━━ Passage to read
Epson manages net interest-bearing debt, where cash and cash equivalents are deducted from interest-bearing debt,
and capital (equity attributable to owners of the parent company). The amounts were as follows:
Millions of yen
Thousands of
U.S. dollars
March 31, March 31,
2015 2016 2016
Interest-bearing debt 185,978 141,755 1,258,020
Cash and cash equivalents (245,330) (230,498) (2,045,598)
Net interest-bearing debt (59,351) (88,743) (787,578)
Capital (equity attributable to
owners of the parent company) 494,325 467,818 4,151,739
Epson monitors financial indicators in order to maintain a well-balanced capital structure that ensures an
appropriate return on equity and a sound and flexible financial condition for future investment. Epson monitor
credit ratings for financial soundness and flexibility, and ROE (return on equity) for profitability, while focusing on
changes in the domestic and overseas environment.
━━━━
━━ Entries provided
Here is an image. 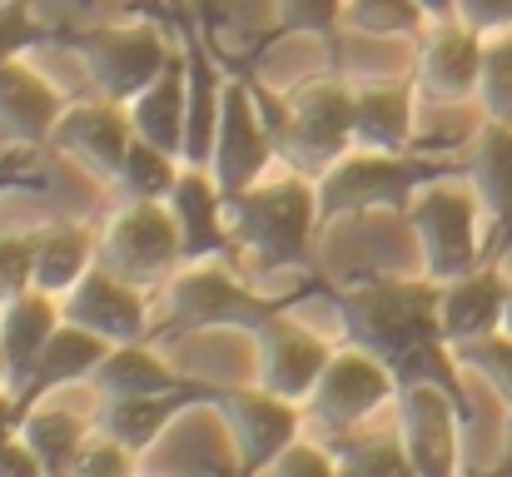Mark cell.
Here are the masks:
<instances>
[{
  "mask_svg": "<svg viewBox=\"0 0 512 477\" xmlns=\"http://www.w3.org/2000/svg\"><path fill=\"white\" fill-rule=\"evenodd\" d=\"M438 279H368L339 294V318L353 348L383 358L398 378V388L408 383H438L448 388L463 408V363L453 353V343L438 328Z\"/></svg>",
  "mask_w": 512,
  "mask_h": 477,
  "instance_id": "obj_1",
  "label": "cell"
},
{
  "mask_svg": "<svg viewBox=\"0 0 512 477\" xmlns=\"http://www.w3.org/2000/svg\"><path fill=\"white\" fill-rule=\"evenodd\" d=\"M319 184L309 174L259 179L229 199V234L234 249L254 254L264 269H299L309 259V239L319 224Z\"/></svg>",
  "mask_w": 512,
  "mask_h": 477,
  "instance_id": "obj_2",
  "label": "cell"
},
{
  "mask_svg": "<svg viewBox=\"0 0 512 477\" xmlns=\"http://www.w3.org/2000/svg\"><path fill=\"white\" fill-rule=\"evenodd\" d=\"M478 194L463 174L458 179H433L418 189V199L408 204V229L418 234V249H423V274L448 284V279H463L483 264V239H478Z\"/></svg>",
  "mask_w": 512,
  "mask_h": 477,
  "instance_id": "obj_3",
  "label": "cell"
},
{
  "mask_svg": "<svg viewBox=\"0 0 512 477\" xmlns=\"http://www.w3.org/2000/svg\"><path fill=\"white\" fill-rule=\"evenodd\" d=\"M448 164H423L408 155H373V150H348V155L319 179V214L324 219H348V214H383L418 199L423 184L443 179Z\"/></svg>",
  "mask_w": 512,
  "mask_h": 477,
  "instance_id": "obj_4",
  "label": "cell"
},
{
  "mask_svg": "<svg viewBox=\"0 0 512 477\" xmlns=\"http://www.w3.org/2000/svg\"><path fill=\"white\" fill-rule=\"evenodd\" d=\"M353 115H358V90H348L343 80H309L284 100V120H279V155L294 159L299 174H309L314 184L353 150Z\"/></svg>",
  "mask_w": 512,
  "mask_h": 477,
  "instance_id": "obj_5",
  "label": "cell"
},
{
  "mask_svg": "<svg viewBox=\"0 0 512 477\" xmlns=\"http://www.w3.org/2000/svg\"><path fill=\"white\" fill-rule=\"evenodd\" d=\"M100 264L135 289H160L184 269V244L165 199H125L100 229Z\"/></svg>",
  "mask_w": 512,
  "mask_h": 477,
  "instance_id": "obj_6",
  "label": "cell"
},
{
  "mask_svg": "<svg viewBox=\"0 0 512 477\" xmlns=\"http://www.w3.org/2000/svg\"><path fill=\"white\" fill-rule=\"evenodd\" d=\"M165 333H259L274 314H284L279 299H259L239 279H229L214 264H184L165 284Z\"/></svg>",
  "mask_w": 512,
  "mask_h": 477,
  "instance_id": "obj_7",
  "label": "cell"
},
{
  "mask_svg": "<svg viewBox=\"0 0 512 477\" xmlns=\"http://www.w3.org/2000/svg\"><path fill=\"white\" fill-rule=\"evenodd\" d=\"M70 45H75L85 75L95 80V90L120 105H130L140 90H150L174 60L170 40L155 25H90Z\"/></svg>",
  "mask_w": 512,
  "mask_h": 477,
  "instance_id": "obj_8",
  "label": "cell"
},
{
  "mask_svg": "<svg viewBox=\"0 0 512 477\" xmlns=\"http://www.w3.org/2000/svg\"><path fill=\"white\" fill-rule=\"evenodd\" d=\"M229 433H234V453H239V473L259 477L269 473L294 443H299V403L259 388H219L214 393Z\"/></svg>",
  "mask_w": 512,
  "mask_h": 477,
  "instance_id": "obj_9",
  "label": "cell"
},
{
  "mask_svg": "<svg viewBox=\"0 0 512 477\" xmlns=\"http://www.w3.org/2000/svg\"><path fill=\"white\" fill-rule=\"evenodd\" d=\"M279 150L269 120L259 115V100L244 80H224V115H219V135H214V159L209 174L219 179L224 199L244 194L249 184L264 179L269 159Z\"/></svg>",
  "mask_w": 512,
  "mask_h": 477,
  "instance_id": "obj_10",
  "label": "cell"
},
{
  "mask_svg": "<svg viewBox=\"0 0 512 477\" xmlns=\"http://www.w3.org/2000/svg\"><path fill=\"white\" fill-rule=\"evenodd\" d=\"M398 393V378L383 358L363 353V348H343L329 358L314 398H309V413L334 433V438H348L363 418H373L388 398Z\"/></svg>",
  "mask_w": 512,
  "mask_h": 477,
  "instance_id": "obj_11",
  "label": "cell"
},
{
  "mask_svg": "<svg viewBox=\"0 0 512 477\" xmlns=\"http://www.w3.org/2000/svg\"><path fill=\"white\" fill-rule=\"evenodd\" d=\"M468 408L438 383L398 388V438L418 477H458V423Z\"/></svg>",
  "mask_w": 512,
  "mask_h": 477,
  "instance_id": "obj_12",
  "label": "cell"
},
{
  "mask_svg": "<svg viewBox=\"0 0 512 477\" xmlns=\"http://www.w3.org/2000/svg\"><path fill=\"white\" fill-rule=\"evenodd\" d=\"M135 145V125H130V105L120 100H80V105H65L55 135H50V150L70 155L80 169H90L95 179L115 184L120 174V159Z\"/></svg>",
  "mask_w": 512,
  "mask_h": 477,
  "instance_id": "obj_13",
  "label": "cell"
},
{
  "mask_svg": "<svg viewBox=\"0 0 512 477\" xmlns=\"http://www.w3.org/2000/svg\"><path fill=\"white\" fill-rule=\"evenodd\" d=\"M254 353H259V383L289 403H309L334 358L319 333H309L304 323L284 314H274L254 333Z\"/></svg>",
  "mask_w": 512,
  "mask_h": 477,
  "instance_id": "obj_14",
  "label": "cell"
},
{
  "mask_svg": "<svg viewBox=\"0 0 512 477\" xmlns=\"http://www.w3.org/2000/svg\"><path fill=\"white\" fill-rule=\"evenodd\" d=\"M60 314L80 328H90L95 338H105L110 348L115 343H145L150 338V304H145V289L125 284L120 274H110L105 264H95L65 299H60Z\"/></svg>",
  "mask_w": 512,
  "mask_h": 477,
  "instance_id": "obj_15",
  "label": "cell"
},
{
  "mask_svg": "<svg viewBox=\"0 0 512 477\" xmlns=\"http://www.w3.org/2000/svg\"><path fill=\"white\" fill-rule=\"evenodd\" d=\"M483 35L463 20H438L428 40L418 45V95L438 105H463L478 100V75H483Z\"/></svg>",
  "mask_w": 512,
  "mask_h": 477,
  "instance_id": "obj_16",
  "label": "cell"
},
{
  "mask_svg": "<svg viewBox=\"0 0 512 477\" xmlns=\"http://www.w3.org/2000/svg\"><path fill=\"white\" fill-rule=\"evenodd\" d=\"M170 214L179 224V244H184V264H209L219 254L234 249V234H229V199L219 189V179L199 164H184L179 179L170 189Z\"/></svg>",
  "mask_w": 512,
  "mask_h": 477,
  "instance_id": "obj_17",
  "label": "cell"
},
{
  "mask_svg": "<svg viewBox=\"0 0 512 477\" xmlns=\"http://www.w3.org/2000/svg\"><path fill=\"white\" fill-rule=\"evenodd\" d=\"M60 323H65L60 299H50L40 289H30V294H20L15 304L0 309V368H5V393L15 403L25 398V388L40 368V353L55 338Z\"/></svg>",
  "mask_w": 512,
  "mask_h": 477,
  "instance_id": "obj_18",
  "label": "cell"
},
{
  "mask_svg": "<svg viewBox=\"0 0 512 477\" xmlns=\"http://www.w3.org/2000/svg\"><path fill=\"white\" fill-rule=\"evenodd\" d=\"M60 115H65V100L50 80H40L25 60L0 65V140H10L15 150L50 145Z\"/></svg>",
  "mask_w": 512,
  "mask_h": 477,
  "instance_id": "obj_19",
  "label": "cell"
},
{
  "mask_svg": "<svg viewBox=\"0 0 512 477\" xmlns=\"http://www.w3.org/2000/svg\"><path fill=\"white\" fill-rule=\"evenodd\" d=\"M219 388H204V383H189V388H174V393H140V398H105L100 403V438H115L120 448L130 453H145L155 448V438L170 428L174 418L194 403H214Z\"/></svg>",
  "mask_w": 512,
  "mask_h": 477,
  "instance_id": "obj_20",
  "label": "cell"
},
{
  "mask_svg": "<svg viewBox=\"0 0 512 477\" xmlns=\"http://www.w3.org/2000/svg\"><path fill=\"white\" fill-rule=\"evenodd\" d=\"M508 279L498 269H473L463 279H448L438 289V328L443 338L458 348V343H473V338H488L503 328V309H508Z\"/></svg>",
  "mask_w": 512,
  "mask_h": 477,
  "instance_id": "obj_21",
  "label": "cell"
},
{
  "mask_svg": "<svg viewBox=\"0 0 512 477\" xmlns=\"http://www.w3.org/2000/svg\"><path fill=\"white\" fill-rule=\"evenodd\" d=\"M463 174L493 224V239L488 249H498L512 234V125H498V120H483L473 150L463 159Z\"/></svg>",
  "mask_w": 512,
  "mask_h": 477,
  "instance_id": "obj_22",
  "label": "cell"
},
{
  "mask_svg": "<svg viewBox=\"0 0 512 477\" xmlns=\"http://www.w3.org/2000/svg\"><path fill=\"white\" fill-rule=\"evenodd\" d=\"M30 239H35V289L50 299H65L100 264V234H90L75 219L40 224L30 229Z\"/></svg>",
  "mask_w": 512,
  "mask_h": 477,
  "instance_id": "obj_23",
  "label": "cell"
},
{
  "mask_svg": "<svg viewBox=\"0 0 512 477\" xmlns=\"http://www.w3.org/2000/svg\"><path fill=\"white\" fill-rule=\"evenodd\" d=\"M184 120H189V60L174 55L170 70L130 100V125L140 140L160 145L165 155L184 159Z\"/></svg>",
  "mask_w": 512,
  "mask_h": 477,
  "instance_id": "obj_24",
  "label": "cell"
},
{
  "mask_svg": "<svg viewBox=\"0 0 512 477\" xmlns=\"http://www.w3.org/2000/svg\"><path fill=\"white\" fill-rule=\"evenodd\" d=\"M413 110H418V85H368V90H358L353 150L403 155L413 145Z\"/></svg>",
  "mask_w": 512,
  "mask_h": 477,
  "instance_id": "obj_25",
  "label": "cell"
},
{
  "mask_svg": "<svg viewBox=\"0 0 512 477\" xmlns=\"http://www.w3.org/2000/svg\"><path fill=\"white\" fill-rule=\"evenodd\" d=\"M110 353V343L105 338H95L90 328H80V323H60L55 328V338L45 343V353H40V368H35V378H30V388H25V398H20V413L25 408H35L50 388H65V383H80V378H90L95 368H100V358Z\"/></svg>",
  "mask_w": 512,
  "mask_h": 477,
  "instance_id": "obj_26",
  "label": "cell"
},
{
  "mask_svg": "<svg viewBox=\"0 0 512 477\" xmlns=\"http://www.w3.org/2000/svg\"><path fill=\"white\" fill-rule=\"evenodd\" d=\"M95 393L100 398H140V393H174V388H189L170 363H160L155 348L145 343H115L100 368L90 373Z\"/></svg>",
  "mask_w": 512,
  "mask_h": 477,
  "instance_id": "obj_27",
  "label": "cell"
},
{
  "mask_svg": "<svg viewBox=\"0 0 512 477\" xmlns=\"http://www.w3.org/2000/svg\"><path fill=\"white\" fill-rule=\"evenodd\" d=\"M189 60V120H184V164L209 169L214 159V135H219V115H224V75L209 65V55L199 45L184 50Z\"/></svg>",
  "mask_w": 512,
  "mask_h": 477,
  "instance_id": "obj_28",
  "label": "cell"
},
{
  "mask_svg": "<svg viewBox=\"0 0 512 477\" xmlns=\"http://www.w3.org/2000/svg\"><path fill=\"white\" fill-rule=\"evenodd\" d=\"M20 438L35 448V458L45 463L50 477H70L80 448L90 443V428H85L75 413H65V408H40V403H35V408H25V418H20Z\"/></svg>",
  "mask_w": 512,
  "mask_h": 477,
  "instance_id": "obj_29",
  "label": "cell"
},
{
  "mask_svg": "<svg viewBox=\"0 0 512 477\" xmlns=\"http://www.w3.org/2000/svg\"><path fill=\"white\" fill-rule=\"evenodd\" d=\"M179 164H184V159L165 155L160 145H150V140L135 135V145L120 159L115 189H120L125 199H170L174 179H179Z\"/></svg>",
  "mask_w": 512,
  "mask_h": 477,
  "instance_id": "obj_30",
  "label": "cell"
},
{
  "mask_svg": "<svg viewBox=\"0 0 512 477\" xmlns=\"http://www.w3.org/2000/svg\"><path fill=\"white\" fill-rule=\"evenodd\" d=\"M428 10L418 0H348L343 5V25L358 35H413L423 30Z\"/></svg>",
  "mask_w": 512,
  "mask_h": 477,
  "instance_id": "obj_31",
  "label": "cell"
},
{
  "mask_svg": "<svg viewBox=\"0 0 512 477\" xmlns=\"http://www.w3.org/2000/svg\"><path fill=\"white\" fill-rule=\"evenodd\" d=\"M339 463L358 477H418L403 438H353L348 433L339 443Z\"/></svg>",
  "mask_w": 512,
  "mask_h": 477,
  "instance_id": "obj_32",
  "label": "cell"
},
{
  "mask_svg": "<svg viewBox=\"0 0 512 477\" xmlns=\"http://www.w3.org/2000/svg\"><path fill=\"white\" fill-rule=\"evenodd\" d=\"M463 373H478L503 403L512 408V333H488V338H473V343H458L453 348Z\"/></svg>",
  "mask_w": 512,
  "mask_h": 477,
  "instance_id": "obj_33",
  "label": "cell"
},
{
  "mask_svg": "<svg viewBox=\"0 0 512 477\" xmlns=\"http://www.w3.org/2000/svg\"><path fill=\"white\" fill-rule=\"evenodd\" d=\"M478 105L488 120L512 125V35L503 30L498 40L483 45V75H478Z\"/></svg>",
  "mask_w": 512,
  "mask_h": 477,
  "instance_id": "obj_34",
  "label": "cell"
},
{
  "mask_svg": "<svg viewBox=\"0 0 512 477\" xmlns=\"http://www.w3.org/2000/svg\"><path fill=\"white\" fill-rule=\"evenodd\" d=\"M35 289V239L30 234H0V309Z\"/></svg>",
  "mask_w": 512,
  "mask_h": 477,
  "instance_id": "obj_35",
  "label": "cell"
},
{
  "mask_svg": "<svg viewBox=\"0 0 512 477\" xmlns=\"http://www.w3.org/2000/svg\"><path fill=\"white\" fill-rule=\"evenodd\" d=\"M348 0H279V25L294 35H329L343 25Z\"/></svg>",
  "mask_w": 512,
  "mask_h": 477,
  "instance_id": "obj_36",
  "label": "cell"
},
{
  "mask_svg": "<svg viewBox=\"0 0 512 477\" xmlns=\"http://www.w3.org/2000/svg\"><path fill=\"white\" fill-rule=\"evenodd\" d=\"M35 40H45V25L30 15L25 0H0V65L20 60Z\"/></svg>",
  "mask_w": 512,
  "mask_h": 477,
  "instance_id": "obj_37",
  "label": "cell"
},
{
  "mask_svg": "<svg viewBox=\"0 0 512 477\" xmlns=\"http://www.w3.org/2000/svg\"><path fill=\"white\" fill-rule=\"evenodd\" d=\"M135 458L130 448H120L115 438H100V443H85L70 477H135Z\"/></svg>",
  "mask_w": 512,
  "mask_h": 477,
  "instance_id": "obj_38",
  "label": "cell"
},
{
  "mask_svg": "<svg viewBox=\"0 0 512 477\" xmlns=\"http://www.w3.org/2000/svg\"><path fill=\"white\" fill-rule=\"evenodd\" d=\"M269 473L274 477H339V458H329V453L314 448V443H294Z\"/></svg>",
  "mask_w": 512,
  "mask_h": 477,
  "instance_id": "obj_39",
  "label": "cell"
},
{
  "mask_svg": "<svg viewBox=\"0 0 512 477\" xmlns=\"http://www.w3.org/2000/svg\"><path fill=\"white\" fill-rule=\"evenodd\" d=\"M458 20L478 35H503L512 30V0H458Z\"/></svg>",
  "mask_w": 512,
  "mask_h": 477,
  "instance_id": "obj_40",
  "label": "cell"
},
{
  "mask_svg": "<svg viewBox=\"0 0 512 477\" xmlns=\"http://www.w3.org/2000/svg\"><path fill=\"white\" fill-rule=\"evenodd\" d=\"M0 477H50L45 463L35 458V448L20 438V428L0 438Z\"/></svg>",
  "mask_w": 512,
  "mask_h": 477,
  "instance_id": "obj_41",
  "label": "cell"
},
{
  "mask_svg": "<svg viewBox=\"0 0 512 477\" xmlns=\"http://www.w3.org/2000/svg\"><path fill=\"white\" fill-rule=\"evenodd\" d=\"M20 418H25V413H20V403L0 388V438H5V433H15V428H20Z\"/></svg>",
  "mask_w": 512,
  "mask_h": 477,
  "instance_id": "obj_42",
  "label": "cell"
},
{
  "mask_svg": "<svg viewBox=\"0 0 512 477\" xmlns=\"http://www.w3.org/2000/svg\"><path fill=\"white\" fill-rule=\"evenodd\" d=\"M428 10V20H458V0H418Z\"/></svg>",
  "mask_w": 512,
  "mask_h": 477,
  "instance_id": "obj_43",
  "label": "cell"
},
{
  "mask_svg": "<svg viewBox=\"0 0 512 477\" xmlns=\"http://www.w3.org/2000/svg\"><path fill=\"white\" fill-rule=\"evenodd\" d=\"M493 477H512V408H508V423H503V463Z\"/></svg>",
  "mask_w": 512,
  "mask_h": 477,
  "instance_id": "obj_44",
  "label": "cell"
},
{
  "mask_svg": "<svg viewBox=\"0 0 512 477\" xmlns=\"http://www.w3.org/2000/svg\"><path fill=\"white\" fill-rule=\"evenodd\" d=\"M503 333H512V289H508V309H503Z\"/></svg>",
  "mask_w": 512,
  "mask_h": 477,
  "instance_id": "obj_45",
  "label": "cell"
},
{
  "mask_svg": "<svg viewBox=\"0 0 512 477\" xmlns=\"http://www.w3.org/2000/svg\"><path fill=\"white\" fill-rule=\"evenodd\" d=\"M339 477H358V473H353V468H343V463H339Z\"/></svg>",
  "mask_w": 512,
  "mask_h": 477,
  "instance_id": "obj_46",
  "label": "cell"
},
{
  "mask_svg": "<svg viewBox=\"0 0 512 477\" xmlns=\"http://www.w3.org/2000/svg\"><path fill=\"white\" fill-rule=\"evenodd\" d=\"M0 388H5V368H0Z\"/></svg>",
  "mask_w": 512,
  "mask_h": 477,
  "instance_id": "obj_47",
  "label": "cell"
}]
</instances>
━━━━
## What to produce
Reproduce, word for word, the entire passage above on Epson's net interest-bearing debt and capital.

## Response to the exercise
Epson manages net interest-bearing debt, where cash and cash equivalents are deducted from interest-bearing debt,
and capital (equity attributable to owners of the parent company). The amounts were as follows:
Millions of yen
Thousands of
U.S. dollars
March 31, March 31,
2015 2016 2016
Interest-bearing debt 185,978 141,755 1,258,020
Cash and cash equivalents (245,330) (230,498) (2,045,598)
Net interest-bearing debt (59,351) (88,743) (787,578)
Capital (equity attributable to
owners of the parent company) 494,325 467,818 4,151,739
Epson monitors financial indicators in order to maintain a well-balanced capital structure that ensures an
appropriate return on equity and a sound and flexible financial condition for future investment. Epson monitor
credit ratings for financial soundness and flexibility, and ROE (return on equity) for profitability, while focusing on
changes in the domestic and overseas environment.